Problem requirements = Copy out the records below word for word, keeping each line as it appears.

########

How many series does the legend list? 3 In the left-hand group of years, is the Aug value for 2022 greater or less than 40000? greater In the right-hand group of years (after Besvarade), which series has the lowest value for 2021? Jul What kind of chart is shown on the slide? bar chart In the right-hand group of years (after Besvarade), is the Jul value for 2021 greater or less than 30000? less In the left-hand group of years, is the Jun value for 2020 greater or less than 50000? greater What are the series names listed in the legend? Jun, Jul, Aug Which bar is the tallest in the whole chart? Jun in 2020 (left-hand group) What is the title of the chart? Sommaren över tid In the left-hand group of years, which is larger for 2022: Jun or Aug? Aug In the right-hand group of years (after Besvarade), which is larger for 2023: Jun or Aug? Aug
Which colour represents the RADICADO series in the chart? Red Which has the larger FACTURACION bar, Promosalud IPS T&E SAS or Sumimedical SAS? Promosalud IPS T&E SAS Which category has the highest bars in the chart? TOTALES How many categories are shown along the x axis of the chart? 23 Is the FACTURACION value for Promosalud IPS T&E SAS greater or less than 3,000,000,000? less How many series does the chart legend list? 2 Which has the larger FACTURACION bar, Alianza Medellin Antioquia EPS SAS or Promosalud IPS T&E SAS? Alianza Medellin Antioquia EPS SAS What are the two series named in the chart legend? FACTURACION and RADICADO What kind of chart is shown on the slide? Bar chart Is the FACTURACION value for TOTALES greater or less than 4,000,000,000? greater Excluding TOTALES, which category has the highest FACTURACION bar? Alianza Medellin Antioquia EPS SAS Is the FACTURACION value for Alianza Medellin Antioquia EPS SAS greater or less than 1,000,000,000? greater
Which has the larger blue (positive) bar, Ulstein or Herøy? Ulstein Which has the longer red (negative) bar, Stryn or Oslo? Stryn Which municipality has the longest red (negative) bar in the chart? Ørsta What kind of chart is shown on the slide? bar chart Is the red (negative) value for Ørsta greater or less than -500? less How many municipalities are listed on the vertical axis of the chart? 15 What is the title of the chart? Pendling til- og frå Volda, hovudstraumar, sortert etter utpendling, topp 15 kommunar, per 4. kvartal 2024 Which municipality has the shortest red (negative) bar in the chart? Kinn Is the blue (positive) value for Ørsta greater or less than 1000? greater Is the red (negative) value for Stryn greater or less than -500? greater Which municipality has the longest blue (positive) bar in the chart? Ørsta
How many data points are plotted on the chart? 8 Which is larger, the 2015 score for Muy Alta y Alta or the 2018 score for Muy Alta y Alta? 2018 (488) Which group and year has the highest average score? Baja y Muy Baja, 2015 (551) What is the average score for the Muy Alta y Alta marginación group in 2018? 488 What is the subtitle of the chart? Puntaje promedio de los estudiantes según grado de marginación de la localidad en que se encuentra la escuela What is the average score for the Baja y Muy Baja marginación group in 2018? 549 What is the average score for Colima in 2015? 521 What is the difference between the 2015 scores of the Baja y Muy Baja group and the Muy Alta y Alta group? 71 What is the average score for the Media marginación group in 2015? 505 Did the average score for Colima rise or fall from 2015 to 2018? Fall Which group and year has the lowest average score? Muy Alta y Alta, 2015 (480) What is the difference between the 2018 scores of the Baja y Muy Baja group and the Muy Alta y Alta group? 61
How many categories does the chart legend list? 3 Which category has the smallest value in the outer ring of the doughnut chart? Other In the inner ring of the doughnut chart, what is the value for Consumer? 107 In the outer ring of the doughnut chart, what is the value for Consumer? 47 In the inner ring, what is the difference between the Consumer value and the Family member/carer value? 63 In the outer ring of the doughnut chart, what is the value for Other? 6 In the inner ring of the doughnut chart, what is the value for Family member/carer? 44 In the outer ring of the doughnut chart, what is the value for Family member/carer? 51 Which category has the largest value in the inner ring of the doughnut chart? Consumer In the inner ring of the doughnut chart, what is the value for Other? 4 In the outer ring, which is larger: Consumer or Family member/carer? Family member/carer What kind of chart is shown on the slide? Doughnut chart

########

Output of the task =
How many series does the legend list? 3 In the left-hand group of years, is the Aug value for 2022 greater or less than 40000? greater In the right-hand group of years (after Besvarade), which series has the lowest value for 2021? Jul What kind of chart is shown on the slide? bar chart In the right-hand group of years (after Besvarade), is the Jul value for 2021 greater or less than 30000? less In the left-hand group of years, is the Jun value for 2020 greater or less than 50000? greater What are the series names listed in the legend? Jun, Jul, Aug Which bar is the tallest in the whole chart? Jun in 2020 (left-hand group) What is the title of the chart? Sommaren över tid In the left-hand group of years, which is larger for 2022: Jun or Aug? Aug In the right-hand group of years (after Besvarade), which is larger for 2023: Jun or Aug? Aug
Which colour represents the RADICADO series in the chart? Red Which has the larger FACTURACION bar, Promosalud IPS T&E SAS or Sumimedical SAS? Promosalud IPS T&E SAS Which category has the highest bars in the chart? TOTALES How many categories are shown along the x axis of the chart? 23 Is the FACTURACION value for Promosalud IPS T&E SAS greater or less than 3,000,000,000? less How many series does the chart legend list? 2 Which has the larger FACTURACION bar, Alianza Medellin Antioquia EPS SAS or Promosalud IPS T&E SAS? Alianza Medellin Antioquia EPS SAS What are the two series named in the chart legend? FACTURACION and RADICADO What kind of chart is shown on the slide? Bar chart Is the FACTURACION value for TOTALES greater or less than 4,000,000,000? greater Excluding TOTALES, which category has the highest FACTURACION bar? Alianza Medellin Antioquia EPS SAS Is the FACTURACION value for Alianza Medellin Antioquia EPS SAS greater or less than 1,000,000,000? greater
Which has the larger blue (positive) bar, Ulstein or Herøy? Ulstein Which has the longer red (negative) bar, Stryn or Oslo? Stryn Which municipality has the longest red (negative) bar in the chart? Ørsta What kind of chart is shown on the slide? bar chart Is the red (negative) value for Ørsta greater or less than -500? less How many municipalities are listed on the vertical axis of the chart? 15 What is the title of the chart? Pendling til- og frå Volda, hovudstraumar, sortert etter utpendling, topp 15 kommunar, per 4. kvartal 2024 Which municipality has the shortest red (negative) bar in the chart? Kinn Is the blue (positive) value for Ørsta greater or less than 1000? greater Is the red (negative) value for Stryn greater or less than -500? greater Which municipality has the longest blue (positive) bar in the chart? Ørsta
How many data points are plotted on the chart? 8 Which is larger, the 2015 score for Muy Alta y Alta or the 2018 score for Muy Alta y Alta? 2018 (488) Which group and year has the highest average score? Baja y Muy Baja, 2015 (551) What is the average score for the Muy Alta y Alta marginación group in 2018? 488 What is the subtitle of the chart? Puntaje promedio de los estudiantes según grado de marginación de la localidad en que se encuentra la escuela What is the average score for the Baja y Muy Baja marginación group in 2018? 549 What is the average score for Colima in 2015? 521 What is the difference between the 2015 scores of the Baja y Muy Baja group and the Muy Alta y Alta group? 71 What is the average score for the Media marginación group in 2015? 505 Did the average score for Colima rise or fall from 2015 to 2018? Fall Which group and year has the lowest average score? Muy Alta y Alta, 2015 (480) What is the difference between the 2018 scores of the Baja y Muy Baja group and the Muy Alta y Alta group? 61
How many categories does the chart legend list? 3 Which category has the smallest value in the outer ring of the doughnut chart? Other In the inner ring of the doughnut chart, what is the value for Consumer? 107 In the outer ring of the doughnut chart, what is the value for Consumer? 47 In the inner ring, what is the difference between the Consumer value and the Family member/carer value? 63 In the outer ring of the doughnut chart, what is the value for Other? 6 In the inner ring of the doughnut chart, what is the value for Family member/carer? 44 In the outer ring of the doughnut chart, what is the value for Family member/carer? 51 Which category has the largest value in the inner ring of the doughnut chart? Consumer In the inner ring of the doughnut chart, what is the value for Other? 4 In the outer ring, which is larger: Consumer or Family member/carer? Family member/carer What kind of chart is shown on the slide? Doughnut chart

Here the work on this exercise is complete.